Astrolojik HR; Burçlara göre yetkinlikler
Bir kişinin astrolojik haritası değerlendirildiğinde, o kişinin sadece psikolojik eğilimlerini değil, aynı zamanda yeteneklerini, duygusal açıdan rahat bulduğu ve motive olduğu yönleri, dikkatini nasıl kullandığını ve ilişkiler alanında nasıl tepkiler geliştirdiğini de analiz edebilirsiniz. Astrolojik haritanın tamamı bize iş hayatındaki yetkinliklerle ilgili bütüncül bilgiler verir. Bu konuşmada, kişilerin hem çevreleri hem de geçmiş-gelecek tasarımları düzlemindeki etkinlikleri üzerinde duruyoruz. Aynı zamanda kariyerin dönüşüme uğradığı kriz ve gelişme fırsatlarından söz ediyoruz.

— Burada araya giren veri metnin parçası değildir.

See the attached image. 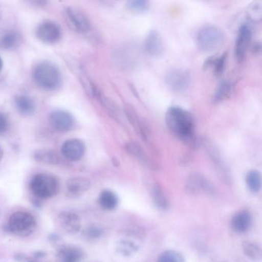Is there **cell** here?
I'll return each mask as SVG.
<instances>
[{
    "label": "cell",
    "mask_w": 262,
    "mask_h": 262,
    "mask_svg": "<svg viewBox=\"0 0 262 262\" xmlns=\"http://www.w3.org/2000/svg\"><path fill=\"white\" fill-rule=\"evenodd\" d=\"M165 122L170 131L191 146L197 143L194 135V121L192 115L179 107L168 108Z\"/></svg>",
    "instance_id": "6da1fadb"
},
{
    "label": "cell",
    "mask_w": 262,
    "mask_h": 262,
    "mask_svg": "<svg viewBox=\"0 0 262 262\" xmlns=\"http://www.w3.org/2000/svg\"><path fill=\"white\" fill-rule=\"evenodd\" d=\"M33 79L36 85L46 91H53L60 86L62 76L59 68L51 62H42L35 67Z\"/></svg>",
    "instance_id": "7a4b0ae2"
},
{
    "label": "cell",
    "mask_w": 262,
    "mask_h": 262,
    "mask_svg": "<svg viewBox=\"0 0 262 262\" xmlns=\"http://www.w3.org/2000/svg\"><path fill=\"white\" fill-rule=\"evenodd\" d=\"M33 194L41 199H49L57 194L59 182L57 178L49 173H39L33 176L30 183Z\"/></svg>",
    "instance_id": "3957f363"
},
{
    "label": "cell",
    "mask_w": 262,
    "mask_h": 262,
    "mask_svg": "<svg viewBox=\"0 0 262 262\" xmlns=\"http://www.w3.org/2000/svg\"><path fill=\"white\" fill-rule=\"evenodd\" d=\"M9 231L18 237H28L36 228L34 216L27 211H16L10 217L7 224Z\"/></svg>",
    "instance_id": "277c9868"
},
{
    "label": "cell",
    "mask_w": 262,
    "mask_h": 262,
    "mask_svg": "<svg viewBox=\"0 0 262 262\" xmlns=\"http://www.w3.org/2000/svg\"><path fill=\"white\" fill-rule=\"evenodd\" d=\"M225 42L223 32L214 26H205L198 32L197 42L204 52H212L221 48Z\"/></svg>",
    "instance_id": "5b68a950"
},
{
    "label": "cell",
    "mask_w": 262,
    "mask_h": 262,
    "mask_svg": "<svg viewBox=\"0 0 262 262\" xmlns=\"http://www.w3.org/2000/svg\"><path fill=\"white\" fill-rule=\"evenodd\" d=\"M65 18L70 28L76 33L84 34L88 33L91 28L86 15L76 7H67L65 10Z\"/></svg>",
    "instance_id": "8992f818"
},
{
    "label": "cell",
    "mask_w": 262,
    "mask_h": 262,
    "mask_svg": "<svg viewBox=\"0 0 262 262\" xmlns=\"http://www.w3.org/2000/svg\"><path fill=\"white\" fill-rule=\"evenodd\" d=\"M191 77L189 72L183 69H173L165 76L166 82L170 90L174 93H183L189 88Z\"/></svg>",
    "instance_id": "52a82bcc"
},
{
    "label": "cell",
    "mask_w": 262,
    "mask_h": 262,
    "mask_svg": "<svg viewBox=\"0 0 262 262\" xmlns=\"http://www.w3.org/2000/svg\"><path fill=\"white\" fill-rule=\"evenodd\" d=\"M204 145H205V149H206L219 176H220L221 179L224 182H227V183L231 182V174H230L229 169H228V165L225 162L223 156L220 152V150L214 145V143L208 140H205L204 142Z\"/></svg>",
    "instance_id": "ba28073f"
},
{
    "label": "cell",
    "mask_w": 262,
    "mask_h": 262,
    "mask_svg": "<svg viewBox=\"0 0 262 262\" xmlns=\"http://www.w3.org/2000/svg\"><path fill=\"white\" fill-rule=\"evenodd\" d=\"M36 34L41 42L47 44H54L60 40L62 30L56 23L47 20L39 24L36 29Z\"/></svg>",
    "instance_id": "9c48e42d"
},
{
    "label": "cell",
    "mask_w": 262,
    "mask_h": 262,
    "mask_svg": "<svg viewBox=\"0 0 262 262\" xmlns=\"http://www.w3.org/2000/svg\"><path fill=\"white\" fill-rule=\"evenodd\" d=\"M124 110L128 122L133 125L141 139L147 143L149 142L151 133H150L149 127L145 120L140 117L134 107L132 106L130 104H125Z\"/></svg>",
    "instance_id": "30bf717a"
},
{
    "label": "cell",
    "mask_w": 262,
    "mask_h": 262,
    "mask_svg": "<svg viewBox=\"0 0 262 262\" xmlns=\"http://www.w3.org/2000/svg\"><path fill=\"white\" fill-rule=\"evenodd\" d=\"M49 122L56 131L67 133L73 129L75 125L74 118L69 112L56 110L50 115Z\"/></svg>",
    "instance_id": "8fae6325"
},
{
    "label": "cell",
    "mask_w": 262,
    "mask_h": 262,
    "mask_svg": "<svg viewBox=\"0 0 262 262\" xmlns=\"http://www.w3.org/2000/svg\"><path fill=\"white\" fill-rule=\"evenodd\" d=\"M62 156L67 160L77 162L82 159L85 153V145L78 139H69L64 142L61 148Z\"/></svg>",
    "instance_id": "7c38bea8"
},
{
    "label": "cell",
    "mask_w": 262,
    "mask_h": 262,
    "mask_svg": "<svg viewBox=\"0 0 262 262\" xmlns=\"http://www.w3.org/2000/svg\"><path fill=\"white\" fill-rule=\"evenodd\" d=\"M185 189L187 193L190 194H199L201 192H213L212 185L205 176L199 173H195L189 176L187 180Z\"/></svg>",
    "instance_id": "4fadbf2b"
},
{
    "label": "cell",
    "mask_w": 262,
    "mask_h": 262,
    "mask_svg": "<svg viewBox=\"0 0 262 262\" xmlns=\"http://www.w3.org/2000/svg\"><path fill=\"white\" fill-rule=\"evenodd\" d=\"M59 225L64 231L69 234H76L82 227L80 217L73 211H62L58 216Z\"/></svg>",
    "instance_id": "5bb4252c"
},
{
    "label": "cell",
    "mask_w": 262,
    "mask_h": 262,
    "mask_svg": "<svg viewBox=\"0 0 262 262\" xmlns=\"http://www.w3.org/2000/svg\"><path fill=\"white\" fill-rule=\"evenodd\" d=\"M251 36H252V33H251L249 26L245 24L241 27L235 44L236 57L239 61L243 60L245 58V54L249 47Z\"/></svg>",
    "instance_id": "9a60e30c"
},
{
    "label": "cell",
    "mask_w": 262,
    "mask_h": 262,
    "mask_svg": "<svg viewBox=\"0 0 262 262\" xmlns=\"http://www.w3.org/2000/svg\"><path fill=\"white\" fill-rule=\"evenodd\" d=\"M144 50L151 56H159L164 51L163 41L160 33L156 30H151L147 35L144 42Z\"/></svg>",
    "instance_id": "2e32d148"
},
{
    "label": "cell",
    "mask_w": 262,
    "mask_h": 262,
    "mask_svg": "<svg viewBox=\"0 0 262 262\" xmlns=\"http://www.w3.org/2000/svg\"><path fill=\"white\" fill-rule=\"evenodd\" d=\"M66 187L69 195L73 198L79 197L90 190L91 182L87 178H71L67 181Z\"/></svg>",
    "instance_id": "e0dca14e"
},
{
    "label": "cell",
    "mask_w": 262,
    "mask_h": 262,
    "mask_svg": "<svg viewBox=\"0 0 262 262\" xmlns=\"http://www.w3.org/2000/svg\"><path fill=\"white\" fill-rule=\"evenodd\" d=\"M252 221L251 212L247 210H242L236 213L231 219V228L234 232L243 234L251 228Z\"/></svg>",
    "instance_id": "ac0fdd59"
},
{
    "label": "cell",
    "mask_w": 262,
    "mask_h": 262,
    "mask_svg": "<svg viewBox=\"0 0 262 262\" xmlns=\"http://www.w3.org/2000/svg\"><path fill=\"white\" fill-rule=\"evenodd\" d=\"M59 262H80L84 253L80 248L73 245H64L58 250L56 254Z\"/></svg>",
    "instance_id": "d6986e66"
},
{
    "label": "cell",
    "mask_w": 262,
    "mask_h": 262,
    "mask_svg": "<svg viewBox=\"0 0 262 262\" xmlns=\"http://www.w3.org/2000/svg\"><path fill=\"white\" fill-rule=\"evenodd\" d=\"M16 110L24 116H31L36 110L34 100L27 95H19L14 99Z\"/></svg>",
    "instance_id": "ffe728a7"
},
{
    "label": "cell",
    "mask_w": 262,
    "mask_h": 262,
    "mask_svg": "<svg viewBox=\"0 0 262 262\" xmlns=\"http://www.w3.org/2000/svg\"><path fill=\"white\" fill-rule=\"evenodd\" d=\"M20 42V35L14 30H7L0 33V48L11 50L16 48Z\"/></svg>",
    "instance_id": "44dd1931"
},
{
    "label": "cell",
    "mask_w": 262,
    "mask_h": 262,
    "mask_svg": "<svg viewBox=\"0 0 262 262\" xmlns=\"http://www.w3.org/2000/svg\"><path fill=\"white\" fill-rule=\"evenodd\" d=\"M125 149L129 153L130 156L135 158L138 162H140L144 166L151 167V165H152L151 160L144 151L143 148L136 142H128V143H127L125 145Z\"/></svg>",
    "instance_id": "7402d4cb"
},
{
    "label": "cell",
    "mask_w": 262,
    "mask_h": 262,
    "mask_svg": "<svg viewBox=\"0 0 262 262\" xmlns=\"http://www.w3.org/2000/svg\"><path fill=\"white\" fill-rule=\"evenodd\" d=\"M119 197L111 190H103L99 197V204L106 211H113L119 205Z\"/></svg>",
    "instance_id": "603a6c76"
},
{
    "label": "cell",
    "mask_w": 262,
    "mask_h": 262,
    "mask_svg": "<svg viewBox=\"0 0 262 262\" xmlns=\"http://www.w3.org/2000/svg\"><path fill=\"white\" fill-rule=\"evenodd\" d=\"M151 196L155 205L161 211H167L169 208V201L165 191L159 184H155L151 188Z\"/></svg>",
    "instance_id": "cb8c5ba5"
},
{
    "label": "cell",
    "mask_w": 262,
    "mask_h": 262,
    "mask_svg": "<svg viewBox=\"0 0 262 262\" xmlns=\"http://www.w3.org/2000/svg\"><path fill=\"white\" fill-rule=\"evenodd\" d=\"M33 157L37 162L48 165H58L60 162L59 155L50 149L37 150L35 151Z\"/></svg>",
    "instance_id": "d4e9b609"
},
{
    "label": "cell",
    "mask_w": 262,
    "mask_h": 262,
    "mask_svg": "<svg viewBox=\"0 0 262 262\" xmlns=\"http://www.w3.org/2000/svg\"><path fill=\"white\" fill-rule=\"evenodd\" d=\"M139 249V245L129 239H122L116 245V251L121 255L129 257L136 254Z\"/></svg>",
    "instance_id": "484cf974"
},
{
    "label": "cell",
    "mask_w": 262,
    "mask_h": 262,
    "mask_svg": "<svg viewBox=\"0 0 262 262\" xmlns=\"http://www.w3.org/2000/svg\"><path fill=\"white\" fill-rule=\"evenodd\" d=\"M246 184L252 193H258L261 188V176L257 170H251L246 176Z\"/></svg>",
    "instance_id": "4316f807"
},
{
    "label": "cell",
    "mask_w": 262,
    "mask_h": 262,
    "mask_svg": "<svg viewBox=\"0 0 262 262\" xmlns=\"http://www.w3.org/2000/svg\"><path fill=\"white\" fill-rule=\"evenodd\" d=\"M242 249L248 258L254 261H259L261 260V249L257 244L250 242H243Z\"/></svg>",
    "instance_id": "83f0119b"
},
{
    "label": "cell",
    "mask_w": 262,
    "mask_h": 262,
    "mask_svg": "<svg viewBox=\"0 0 262 262\" xmlns=\"http://www.w3.org/2000/svg\"><path fill=\"white\" fill-rule=\"evenodd\" d=\"M248 18L253 22H259L262 17V2L260 0L254 1L250 4L247 10Z\"/></svg>",
    "instance_id": "f1b7e54d"
},
{
    "label": "cell",
    "mask_w": 262,
    "mask_h": 262,
    "mask_svg": "<svg viewBox=\"0 0 262 262\" xmlns=\"http://www.w3.org/2000/svg\"><path fill=\"white\" fill-rule=\"evenodd\" d=\"M157 262H185V260L181 253L168 250L160 254Z\"/></svg>",
    "instance_id": "f546056e"
},
{
    "label": "cell",
    "mask_w": 262,
    "mask_h": 262,
    "mask_svg": "<svg viewBox=\"0 0 262 262\" xmlns=\"http://www.w3.org/2000/svg\"><path fill=\"white\" fill-rule=\"evenodd\" d=\"M231 87L229 82H227V81L221 82L217 86L215 94H214V102H220L225 100L231 93Z\"/></svg>",
    "instance_id": "4dcf8cb0"
},
{
    "label": "cell",
    "mask_w": 262,
    "mask_h": 262,
    "mask_svg": "<svg viewBox=\"0 0 262 262\" xmlns=\"http://www.w3.org/2000/svg\"><path fill=\"white\" fill-rule=\"evenodd\" d=\"M226 58L227 53H224L220 57L210 58L205 62V67L208 68V67L214 66V72L216 74L220 75L223 72Z\"/></svg>",
    "instance_id": "1f68e13d"
},
{
    "label": "cell",
    "mask_w": 262,
    "mask_h": 262,
    "mask_svg": "<svg viewBox=\"0 0 262 262\" xmlns=\"http://www.w3.org/2000/svg\"><path fill=\"white\" fill-rule=\"evenodd\" d=\"M126 7L132 12L143 13L149 9V3L145 0H131L127 3Z\"/></svg>",
    "instance_id": "d6a6232c"
},
{
    "label": "cell",
    "mask_w": 262,
    "mask_h": 262,
    "mask_svg": "<svg viewBox=\"0 0 262 262\" xmlns=\"http://www.w3.org/2000/svg\"><path fill=\"white\" fill-rule=\"evenodd\" d=\"M103 234V230L100 227L92 225L84 231L83 235L88 240L93 241L100 238Z\"/></svg>",
    "instance_id": "836d02e7"
},
{
    "label": "cell",
    "mask_w": 262,
    "mask_h": 262,
    "mask_svg": "<svg viewBox=\"0 0 262 262\" xmlns=\"http://www.w3.org/2000/svg\"><path fill=\"white\" fill-rule=\"evenodd\" d=\"M10 122L8 116L4 112L0 111V135L7 133L10 128Z\"/></svg>",
    "instance_id": "e575fe53"
},
{
    "label": "cell",
    "mask_w": 262,
    "mask_h": 262,
    "mask_svg": "<svg viewBox=\"0 0 262 262\" xmlns=\"http://www.w3.org/2000/svg\"><path fill=\"white\" fill-rule=\"evenodd\" d=\"M3 157H4V150L2 146L0 145V161L2 160Z\"/></svg>",
    "instance_id": "d590c367"
},
{
    "label": "cell",
    "mask_w": 262,
    "mask_h": 262,
    "mask_svg": "<svg viewBox=\"0 0 262 262\" xmlns=\"http://www.w3.org/2000/svg\"><path fill=\"white\" fill-rule=\"evenodd\" d=\"M3 67H4V62H3L2 58L0 57V72L2 71Z\"/></svg>",
    "instance_id": "8d00e7d4"
},
{
    "label": "cell",
    "mask_w": 262,
    "mask_h": 262,
    "mask_svg": "<svg viewBox=\"0 0 262 262\" xmlns=\"http://www.w3.org/2000/svg\"><path fill=\"white\" fill-rule=\"evenodd\" d=\"M2 18H3L2 10H1V8H0V22H1V20H2Z\"/></svg>",
    "instance_id": "74e56055"
}]
</instances>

Türkiye ve Dünya Sosyal, Ekonomik, Politik Trendler
Tarihsel döngüler göz önüne alındığında, aslında olayların hiç de rastlantısal olmadıklarını, tarihin belirli kalıplar izleyerek yeni gelişim çizgilerine doğru ilendiğini görebiliriz. Satürn ötesindeki yavaş gezegenlerin döngüleri, geçtikleri burçlar hem dünyasal trendleri, hangi konuların öne çıktığını, kısaca zamanın kalitesini ortaya koyarlar. 20 yılda bir gerçekleşen Jüpiter-Satürn birleşimleri özellikle ekonomik, politik paradigmaları öne çıkan çıkar. Çatışmalarını ve dünya çapında düzeyde ekonomik dalgalanmaları gösterirler. Bu sunumda, hem Türkiye’nin gelişim süreçlerini tarihsel açıdan ortaya koyacağız hem de dünya çapında trendlere, olası krizlere ve fırsatlara değineceğiz.

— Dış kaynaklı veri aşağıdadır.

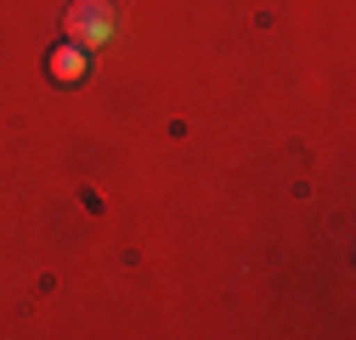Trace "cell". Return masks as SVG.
Segmentation results:
<instances>
[{
    "instance_id": "1",
    "label": "cell",
    "mask_w": 356,
    "mask_h": 340,
    "mask_svg": "<svg viewBox=\"0 0 356 340\" xmlns=\"http://www.w3.org/2000/svg\"><path fill=\"white\" fill-rule=\"evenodd\" d=\"M63 29L79 52H97L108 46V34H113V6L108 0H74V6L63 12Z\"/></svg>"
},
{
    "instance_id": "2",
    "label": "cell",
    "mask_w": 356,
    "mask_h": 340,
    "mask_svg": "<svg viewBox=\"0 0 356 340\" xmlns=\"http://www.w3.org/2000/svg\"><path fill=\"white\" fill-rule=\"evenodd\" d=\"M51 74H57V79H79V74H85V57H79V46H74V40L51 52Z\"/></svg>"
}]
</instances>
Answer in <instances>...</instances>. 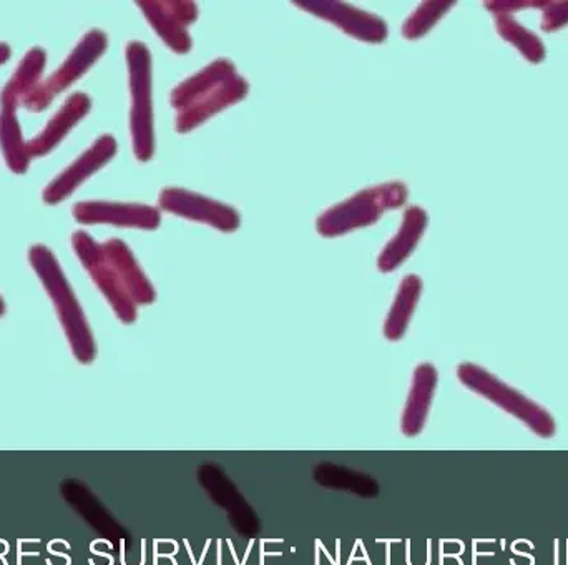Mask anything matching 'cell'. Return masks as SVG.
<instances>
[{
	"label": "cell",
	"mask_w": 568,
	"mask_h": 565,
	"mask_svg": "<svg viewBox=\"0 0 568 565\" xmlns=\"http://www.w3.org/2000/svg\"><path fill=\"white\" fill-rule=\"evenodd\" d=\"M248 82L229 60L219 59L189 77L172 92L176 132L189 133L248 95Z\"/></svg>",
	"instance_id": "obj_1"
},
{
	"label": "cell",
	"mask_w": 568,
	"mask_h": 565,
	"mask_svg": "<svg viewBox=\"0 0 568 565\" xmlns=\"http://www.w3.org/2000/svg\"><path fill=\"white\" fill-rule=\"evenodd\" d=\"M29 262L45 287L50 300L55 304L60 324L65 331L73 356L82 364L93 363L97 356V346L92 330H90L82 306H80L69 280L63 275L62 266L57 262L55 255L47 246L33 245L29 252Z\"/></svg>",
	"instance_id": "obj_2"
},
{
	"label": "cell",
	"mask_w": 568,
	"mask_h": 565,
	"mask_svg": "<svg viewBox=\"0 0 568 565\" xmlns=\"http://www.w3.org/2000/svg\"><path fill=\"white\" fill-rule=\"evenodd\" d=\"M457 377L467 390L486 397L487 401L496 404L510 416L523 421L537 436L544 437V440L556 436V420L546 407L540 406L520 391L514 390L513 386L504 383L484 367L473 363H463L457 367Z\"/></svg>",
	"instance_id": "obj_3"
},
{
	"label": "cell",
	"mask_w": 568,
	"mask_h": 565,
	"mask_svg": "<svg viewBox=\"0 0 568 565\" xmlns=\"http://www.w3.org/2000/svg\"><path fill=\"white\" fill-rule=\"evenodd\" d=\"M406 202L407 189L399 182L363 190L346 202L326 210L317 219V233L326 239L346 235L354 230L373 225L384 213L399 209Z\"/></svg>",
	"instance_id": "obj_4"
},
{
	"label": "cell",
	"mask_w": 568,
	"mask_h": 565,
	"mask_svg": "<svg viewBox=\"0 0 568 565\" xmlns=\"http://www.w3.org/2000/svg\"><path fill=\"white\" fill-rule=\"evenodd\" d=\"M126 65H129L130 93H132L133 152L140 162H149L155 152L153 140L152 113V56L145 43L130 42L126 46Z\"/></svg>",
	"instance_id": "obj_5"
},
{
	"label": "cell",
	"mask_w": 568,
	"mask_h": 565,
	"mask_svg": "<svg viewBox=\"0 0 568 565\" xmlns=\"http://www.w3.org/2000/svg\"><path fill=\"white\" fill-rule=\"evenodd\" d=\"M72 246L77 259L80 260L97 287L102 291L116 317L125 324L135 323L136 316H139V306L130 296L115 266L103 252L102 243L95 242L89 233L75 232L72 235Z\"/></svg>",
	"instance_id": "obj_6"
},
{
	"label": "cell",
	"mask_w": 568,
	"mask_h": 565,
	"mask_svg": "<svg viewBox=\"0 0 568 565\" xmlns=\"http://www.w3.org/2000/svg\"><path fill=\"white\" fill-rule=\"evenodd\" d=\"M106 46L109 40L102 30L93 29L87 32L79 46L67 57L65 62L49 79L42 80L37 89L23 99L22 105L32 113L45 110L55 97L92 69L93 63L105 53Z\"/></svg>",
	"instance_id": "obj_7"
},
{
	"label": "cell",
	"mask_w": 568,
	"mask_h": 565,
	"mask_svg": "<svg viewBox=\"0 0 568 565\" xmlns=\"http://www.w3.org/2000/svg\"><path fill=\"white\" fill-rule=\"evenodd\" d=\"M159 202L165 212L193 222L206 223L222 232L230 233L240 229V215L235 209L189 190L165 189L160 193Z\"/></svg>",
	"instance_id": "obj_8"
},
{
	"label": "cell",
	"mask_w": 568,
	"mask_h": 565,
	"mask_svg": "<svg viewBox=\"0 0 568 565\" xmlns=\"http://www.w3.org/2000/svg\"><path fill=\"white\" fill-rule=\"evenodd\" d=\"M116 142L112 135H102L87 152L82 153L69 169L63 170L43 190L42 199L47 205H59L69 199L89 176L95 175L115 157Z\"/></svg>",
	"instance_id": "obj_9"
},
{
	"label": "cell",
	"mask_w": 568,
	"mask_h": 565,
	"mask_svg": "<svg viewBox=\"0 0 568 565\" xmlns=\"http://www.w3.org/2000/svg\"><path fill=\"white\" fill-rule=\"evenodd\" d=\"M150 26L160 39L176 53H189L193 40L189 27L199 19V9L193 2H139Z\"/></svg>",
	"instance_id": "obj_10"
},
{
	"label": "cell",
	"mask_w": 568,
	"mask_h": 565,
	"mask_svg": "<svg viewBox=\"0 0 568 565\" xmlns=\"http://www.w3.org/2000/svg\"><path fill=\"white\" fill-rule=\"evenodd\" d=\"M296 6L320 19L334 23L347 36L356 37L363 42L381 43L387 39V26L381 17L347 3L313 0V2H296Z\"/></svg>",
	"instance_id": "obj_11"
},
{
	"label": "cell",
	"mask_w": 568,
	"mask_h": 565,
	"mask_svg": "<svg viewBox=\"0 0 568 565\" xmlns=\"http://www.w3.org/2000/svg\"><path fill=\"white\" fill-rule=\"evenodd\" d=\"M73 219L83 225L126 226V229L156 230L160 226V212L139 203L80 202L73 206Z\"/></svg>",
	"instance_id": "obj_12"
},
{
	"label": "cell",
	"mask_w": 568,
	"mask_h": 565,
	"mask_svg": "<svg viewBox=\"0 0 568 565\" xmlns=\"http://www.w3.org/2000/svg\"><path fill=\"white\" fill-rule=\"evenodd\" d=\"M19 105H22V97L7 82L0 93V149L10 172L22 175L29 170L32 159L27 152V143L17 119Z\"/></svg>",
	"instance_id": "obj_13"
},
{
	"label": "cell",
	"mask_w": 568,
	"mask_h": 565,
	"mask_svg": "<svg viewBox=\"0 0 568 565\" xmlns=\"http://www.w3.org/2000/svg\"><path fill=\"white\" fill-rule=\"evenodd\" d=\"M92 109V100L87 93L77 92L69 97L62 109L55 113L53 119L47 123L45 129L27 142V152L30 159L33 157H45L69 135L70 130L85 119L87 113Z\"/></svg>",
	"instance_id": "obj_14"
},
{
	"label": "cell",
	"mask_w": 568,
	"mask_h": 565,
	"mask_svg": "<svg viewBox=\"0 0 568 565\" xmlns=\"http://www.w3.org/2000/svg\"><path fill=\"white\" fill-rule=\"evenodd\" d=\"M437 381L439 373L430 363L419 364L414 371L413 384L400 421V430L407 437H416L423 433L436 394Z\"/></svg>",
	"instance_id": "obj_15"
},
{
	"label": "cell",
	"mask_w": 568,
	"mask_h": 565,
	"mask_svg": "<svg viewBox=\"0 0 568 565\" xmlns=\"http://www.w3.org/2000/svg\"><path fill=\"white\" fill-rule=\"evenodd\" d=\"M427 226V213L420 206H410L404 215L397 235L387 243L386 249L377 259V269L383 273H390L399 269L416 250L417 243L423 239Z\"/></svg>",
	"instance_id": "obj_16"
},
{
	"label": "cell",
	"mask_w": 568,
	"mask_h": 565,
	"mask_svg": "<svg viewBox=\"0 0 568 565\" xmlns=\"http://www.w3.org/2000/svg\"><path fill=\"white\" fill-rule=\"evenodd\" d=\"M102 245L103 252L109 256L112 265L115 266L120 279L125 283L126 290H129L130 296L133 297L136 306L152 304L156 300L155 287L146 279L142 269H140L129 246L122 240L116 239L109 240V242L102 243Z\"/></svg>",
	"instance_id": "obj_17"
},
{
	"label": "cell",
	"mask_w": 568,
	"mask_h": 565,
	"mask_svg": "<svg viewBox=\"0 0 568 565\" xmlns=\"http://www.w3.org/2000/svg\"><path fill=\"white\" fill-rule=\"evenodd\" d=\"M420 293H423V280L419 276L409 275L400 282L396 300H394L386 323H384L386 340L399 341L406 334L410 317L419 303Z\"/></svg>",
	"instance_id": "obj_18"
},
{
	"label": "cell",
	"mask_w": 568,
	"mask_h": 565,
	"mask_svg": "<svg viewBox=\"0 0 568 565\" xmlns=\"http://www.w3.org/2000/svg\"><path fill=\"white\" fill-rule=\"evenodd\" d=\"M496 27L499 36L513 43L529 62L540 63L546 59V46L542 40L526 27L520 26L514 16H507V13L496 16Z\"/></svg>",
	"instance_id": "obj_19"
},
{
	"label": "cell",
	"mask_w": 568,
	"mask_h": 565,
	"mask_svg": "<svg viewBox=\"0 0 568 565\" xmlns=\"http://www.w3.org/2000/svg\"><path fill=\"white\" fill-rule=\"evenodd\" d=\"M47 53L45 50L40 47H33L32 50L27 52V56L20 60L19 67H17L16 75L9 80L10 85L17 90L20 97L26 99L30 92L37 89L40 82H42V72L45 69Z\"/></svg>",
	"instance_id": "obj_20"
},
{
	"label": "cell",
	"mask_w": 568,
	"mask_h": 565,
	"mask_svg": "<svg viewBox=\"0 0 568 565\" xmlns=\"http://www.w3.org/2000/svg\"><path fill=\"white\" fill-rule=\"evenodd\" d=\"M454 2H424L403 27V36L409 40L426 36L453 7Z\"/></svg>",
	"instance_id": "obj_21"
},
{
	"label": "cell",
	"mask_w": 568,
	"mask_h": 565,
	"mask_svg": "<svg viewBox=\"0 0 568 565\" xmlns=\"http://www.w3.org/2000/svg\"><path fill=\"white\" fill-rule=\"evenodd\" d=\"M568 23V0L567 2H547L542 9V22L540 27L546 32H556Z\"/></svg>",
	"instance_id": "obj_22"
},
{
	"label": "cell",
	"mask_w": 568,
	"mask_h": 565,
	"mask_svg": "<svg viewBox=\"0 0 568 565\" xmlns=\"http://www.w3.org/2000/svg\"><path fill=\"white\" fill-rule=\"evenodd\" d=\"M547 2L544 0H499V2H486L487 10L493 12L494 16H500V13H507V16H513L514 12H519V10L524 9H540L542 10L546 7Z\"/></svg>",
	"instance_id": "obj_23"
},
{
	"label": "cell",
	"mask_w": 568,
	"mask_h": 565,
	"mask_svg": "<svg viewBox=\"0 0 568 565\" xmlns=\"http://www.w3.org/2000/svg\"><path fill=\"white\" fill-rule=\"evenodd\" d=\"M10 53H12L10 47L7 43L0 42V65H3L10 59Z\"/></svg>",
	"instance_id": "obj_24"
},
{
	"label": "cell",
	"mask_w": 568,
	"mask_h": 565,
	"mask_svg": "<svg viewBox=\"0 0 568 565\" xmlns=\"http://www.w3.org/2000/svg\"><path fill=\"white\" fill-rule=\"evenodd\" d=\"M3 314H6V303H3L2 297H0V317H2Z\"/></svg>",
	"instance_id": "obj_25"
}]
</instances>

Şirketlerin astroloji haritaları; grup haritası
Kişilerin doğum haritaları olduğu gibi, şirketlerin de doğum anları vardır ve bu an Ticaret Sicil Gazetesi’ne geçmeleri ile hukuki bir anlam kazanır. Bir şirketin kuruluş haritasına bakıldığında, SWOT analizinin kullanılabileceğini görebiliriz. Şirketin güçlü olduğu alanlarını, yönetimini, liderlik yeteneğini, çalışanlarının kapasitelerini, medya ve halkla İlişkilerini ele alabiliriz. Bu buluşçu yaklaşım bize sadece şirketin bize vadettiği kapasiteyi açıklamakla kalmaz aynı zamanda farklı zaman aralıklarında hangi yönde ilerleyebileceği yönünde, stratejik bilgiler sunar. Kuşkusuz şirket yönetiminde, yöneticilerin astrolojik analizleri, bir araya geldiklerinde nasıl bir sinerji oluşturacakları, yöneticilerin ortak, kompozit haritaları üzerinde görülebilir. Yönetimden bir kişinin ayrılması ya da yeni bir kişinin katılması ile ortaya çıkabilecek yeni dinamikleri görmek, ilgi çekici olabilir. Bu çalışmada, şirket haritasının nasıl değerlendirilebileceği örneklerle ele alınıyor.

Fütüroloji
Orta ve uzun vadede döngüler incelendiğinde, sosyal trendlerin, teknolojik açılımların incelenmesi, geleceği düşünmek ve tasarlamak açısından zengin ipuçları sunar. Bu sunumda, 20. yüzyıldan devralınan gezegen döngülerinin 2020’lere doğru hangi yönlere gidebileceği konusunda ipuçlarını araştıracağız. Gezegen döngüleri eşliğinde, global siyasi ve ekonomik konjonktörler, yeni siyasi politikaların ortaya konması ve değişik ülke ve organizasyonların astrolojik haritalarının değerlendirilerek özetlenmesi ana baslıklarımızı oluşturmakta.